His followers became known as the ‘New Kadampas’; and to this day Kadampa Buddhists worldwide study his teachings and strive to emulate his pure, compassionate example.
All the books studied at Kadampa Buddhist Centers are inspired by and based on the teachings of Je Tsonghapa, which in turn are based on the teachings of Buddha Shakyamuni and Venerable Atisha.
Venerable Geshe Kelsang Gyatso is a fully accomplished meditation master and internationally renowned teacher of Buddhism.
Geshe-la, as he is affectionately called by his students, is primarily responsible for the worldwide revival of Kadampa Buddhism in our time.
From the age of eight Geshe-la studied extensively in the great monastic universities of Tibet and earned the title ‘Geshe’, which literally means ‘spiritual friend’. Under the guidance of his Spiritual Guide, Kyabje Trijang Rinpoche, he then spent the next eighteen years in meditation retreats in the Himalayas.
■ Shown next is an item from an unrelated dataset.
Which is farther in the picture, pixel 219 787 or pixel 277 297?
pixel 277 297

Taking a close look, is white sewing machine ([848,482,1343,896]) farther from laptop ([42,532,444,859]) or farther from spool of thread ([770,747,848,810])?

In 1977 he accepted an invitation to teach at Manjushri Kadampa Meditation Centre in England, where he lived and taught for many years, giving teachings and guidance to an ever-growing number of students, including at many International Festivals.
From 1977 to the present day, he has founded over 1200 centers for Kadampa Buddhism around the world and trained up hundreds of modern Buddhist teachers.